Establish a Competitive Early Learning Challenge Fund. $350 million to establish a new, competitive Early Learning Challenge Fund, administered by the Department of Education and the Department of Health and Human Services, for States that are ready to take dramatic steps to improve the quality of their early childhood programs. The Early Learning Challenge Fund builds on the Administration’s initiatives to expand Head Start and improve its quality through competition.
Reform Elementary and Secondary School Funding by Setting High Standards, Encouraging Innovation, and Rewarding Success.
• Bringing the Race to the Top (RTT) reform to school districts, with a focus on cost-effective reforms that improve student achievement in an era of tight budgets.
• Continuing the Investing in Innovation program to test, validate, and expand effective approaches to student learning and launching the new “pay for success” bonds that provide funding only after results are achieved.
• Expanding educational options by helping to grow effective charter schools and other autonomous public schools that achieve positive results and give parents more choices.
• Providing significant funding for School Turnaround Grants to help States and school districts turn around our Nation’s lowest performing schools.
• Eliminating 13 discretionary programs and consolidating 38 K-12 programs into 11 new programs that emphasize using competition to allocate funds.
Prepare 100,000 STEM Teachers Over the Next Decade.
$80 million from the Department of Education to expand promising and effective models of teacher preparation in STEM
$20 million from the National Science Foundation (NSF) to launch a new teacher-training research program called Teacher Learning for the Future
$20 million for an overarching, comprehensive science and technology workforce program at NSF
Open the Doors of College to More Americans.
Introduce into the Fund for Improvement of Postsecondary Education an evidence-based framework, enabling the Fund to become a postsecondary “Investing in Innovation” program that will test, validate, and expand effective approaches to improving college access and completion and educational productivity.
In addition, $50 million in 2012 and a total of $1.3 billion over five years in performance-based funding to institutions that successfully enroll and graduate high-need students and enable them to enter successful employment.
Bring Competition to and Encourage New Approaches for Job Training.
Nearly $10 billion for Workforce Investment Act programs, which match unemployed people with jobs and give individuals with skill gaps the training they need to secure family-sustaining employment. The Administration will work with the Congress on a reauthorization bill that streamlines service delivery and breaks down program silos, better meets the needs of employers and regional economies, holds the system accountable for serving all workers and job-seekers well, learns more easily from experience, and promotes innovation and reform based on what works. Recognizing that the best ideas often come from the bottom up, the Budget establishes a Workforce Innovation Fund that, paired with broader waiver authority, will encourage States, regions, and localities to break down barriers among programs, test new ideas, and replicate proven strategies for delivering better employment and education results in a more cost-effective way.
Establish New Economic Growth Zones.
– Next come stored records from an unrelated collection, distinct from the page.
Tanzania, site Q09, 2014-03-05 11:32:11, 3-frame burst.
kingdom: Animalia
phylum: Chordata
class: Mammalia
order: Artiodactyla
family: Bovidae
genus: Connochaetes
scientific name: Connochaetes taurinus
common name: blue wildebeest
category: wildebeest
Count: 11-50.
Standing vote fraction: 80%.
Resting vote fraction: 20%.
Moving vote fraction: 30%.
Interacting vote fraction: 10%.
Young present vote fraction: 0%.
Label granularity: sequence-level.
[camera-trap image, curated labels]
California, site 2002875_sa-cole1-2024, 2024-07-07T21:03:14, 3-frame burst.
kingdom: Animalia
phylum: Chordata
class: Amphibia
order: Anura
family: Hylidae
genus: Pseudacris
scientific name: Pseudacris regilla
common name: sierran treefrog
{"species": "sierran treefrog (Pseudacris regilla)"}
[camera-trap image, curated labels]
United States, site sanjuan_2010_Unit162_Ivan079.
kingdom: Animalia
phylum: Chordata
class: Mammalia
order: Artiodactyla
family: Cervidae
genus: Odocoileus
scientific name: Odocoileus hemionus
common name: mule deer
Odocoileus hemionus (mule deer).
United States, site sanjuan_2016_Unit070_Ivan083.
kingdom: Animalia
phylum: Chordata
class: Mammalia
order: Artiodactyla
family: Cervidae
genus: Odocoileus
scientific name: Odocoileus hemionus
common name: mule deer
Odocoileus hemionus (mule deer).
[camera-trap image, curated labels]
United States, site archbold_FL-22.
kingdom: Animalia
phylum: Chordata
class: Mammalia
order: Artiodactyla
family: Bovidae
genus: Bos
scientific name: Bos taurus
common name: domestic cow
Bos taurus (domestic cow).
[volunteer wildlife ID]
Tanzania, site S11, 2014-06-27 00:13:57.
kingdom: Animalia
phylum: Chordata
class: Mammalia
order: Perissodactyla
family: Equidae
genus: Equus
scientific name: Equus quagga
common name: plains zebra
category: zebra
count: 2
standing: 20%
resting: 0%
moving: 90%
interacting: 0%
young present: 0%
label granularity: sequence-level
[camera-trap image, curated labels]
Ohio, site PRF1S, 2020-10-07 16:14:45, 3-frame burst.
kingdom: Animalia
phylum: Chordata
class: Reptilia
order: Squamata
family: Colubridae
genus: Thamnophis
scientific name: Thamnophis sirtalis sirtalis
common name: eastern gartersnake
To bolster economic rejuvenation in hard-hit areas of our country, the Administration proposes a new Growth Zone program that will deliver expanded tax incentives for investment and employment and a more streamlined access to Federal assistance to 20 areas facing economic distress, but showing clear growth potential. Replacing the Empowerment Zone program, the Growth Zones will include a mix of rural and urban areas that will be selected through a national competition that will judge their competitive strategies and their need and ability to attract investment and growth.
Unemployment Insurance (UI). The economic downturn has severely tested the adequacy of States’ UI systems, forcing States to levy additional taxes on employers, which undermines much-needed job creation. To provide short-term relief in these States, the 2012 Budget provides a two-year suspension of State interest payments on their debt and automatic increases in Federal unemployment insurance taxes. At the same time, to encourage States to put their UI systems on firmer financial footing so they can better respond to future economic conditions, beginning in 2014 the Budget increases the maximum wages subject to unemployment taxes to $15,000, a level then indexed to average wages.
REDUCTIONS
--Reducing funding for the Senior Community Service Employment Program and moving its function to the Administration on Aging to consolidate senior services and provide them more effectively.
--Cutting funding for the Teacher Quality Block Grant by close to $500 million and the Career and Technical Education (CTE) program by more than $280 million, shifting resources to initiatives more focused on results.
--Eliminating 13 discretionary Department of Education programs and consolidating 38 K-12 programs into 11 new programs that emphasize using competition to allocate funds, giving communities more choices around activities, and using rigorous evidence to fund what works.
--Reducing funding for the Community Development Block Grant by 7.5 percent or $300 million.
--Cutting the Community Services Block Grant program (CSBG) in half and transforming it from a formula-based program to a competitive grant program for Community Action Agencies.